Где-то там, за орешником, а может, еще дальше, лагерь. А здесь, вероятно, дозорные посты.
— А ну покажите мне его, — услышал Гриша совсем знакомый женский голос. Невольно вскочил на ноги, шагнул навстречу голосу. Между деревьями кто-то мелькнул в синем. Из орешника выпорхнула девушка.
Перед Гришей стояла Ольга Васильевна, в знакомой синей кофте, как всегда, веселая, энергичная, улыбающаяся.

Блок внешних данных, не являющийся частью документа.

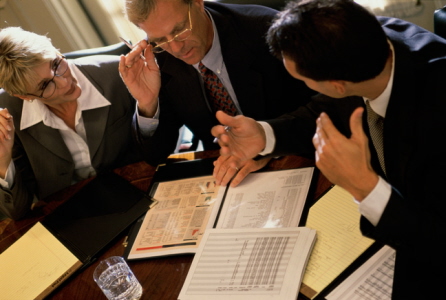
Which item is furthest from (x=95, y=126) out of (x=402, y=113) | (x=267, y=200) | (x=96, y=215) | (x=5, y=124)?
(x=402, y=113)

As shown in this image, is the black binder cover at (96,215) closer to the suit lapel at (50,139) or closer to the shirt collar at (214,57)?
the suit lapel at (50,139)

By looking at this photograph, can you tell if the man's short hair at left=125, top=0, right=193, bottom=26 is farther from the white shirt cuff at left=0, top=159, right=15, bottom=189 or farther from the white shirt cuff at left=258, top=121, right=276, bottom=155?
the white shirt cuff at left=0, top=159, right=15, bottom=189

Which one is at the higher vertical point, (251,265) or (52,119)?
(52,119)

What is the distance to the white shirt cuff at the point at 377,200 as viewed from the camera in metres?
0.99

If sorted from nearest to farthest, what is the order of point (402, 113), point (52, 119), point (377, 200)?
1. point (377, 200)
2. point (402, 113)
3. point (52, 119)

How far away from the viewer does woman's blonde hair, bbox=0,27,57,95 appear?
73.2 inches

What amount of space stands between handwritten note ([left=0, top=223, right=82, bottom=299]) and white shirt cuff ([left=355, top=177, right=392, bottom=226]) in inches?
40.9

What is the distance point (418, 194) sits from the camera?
3.73 ft

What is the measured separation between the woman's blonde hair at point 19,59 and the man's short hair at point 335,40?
4.13ft

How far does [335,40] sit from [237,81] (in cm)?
90

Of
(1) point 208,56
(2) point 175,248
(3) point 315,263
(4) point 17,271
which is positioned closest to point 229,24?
(1) point 208,56

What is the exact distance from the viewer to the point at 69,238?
1.64 m

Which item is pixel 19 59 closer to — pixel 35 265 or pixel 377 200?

— Не ожидал меня здесь увидеть?
— Нет…
— Вот ты какого мнения обо мне! — И расхохоталась.
— Да нет, я не то хотел…
— Ладно, ладно, — она потрепала лен его нечесаного чуба. — Не оправдывайся.
Тут же появились Яремченко с плетеной корзинкой в руках и двое незнакомых партизан. Незнакомцы загрузили телегу сухими ветками.
— Ну, тронулись, — махнул рукой Антон Степанович.
Таинственно поскрипывали колеса, косил глазом Буланый на партизана, который держал его за уздечку, выводя на дорогу к Чистому озеру.
У Чистого телега остановилась. Яремченко положил широкую ладонь на худое Гришино плечо.
— Вот что, хлопче, слушай меня. Ты уже, можно сказать, взрослый…
«Вот бы Митька услышал… И мама тоже. А то ведь только знают: „Ты еще маленький… Будешь все знать — скоро состаришься…“»
— Ты, Гриша, пионер. Должен понимать, что к чему. Если кто спросит: «Где был?» — «За дровами ездил». Никого ты не возил, меня не видел и вообще ни черта лысого, как говорят, не встречал в лесу, кроме Ольги. А она грибы собирала… Вот и весь кандибобер, как говорил твой батько.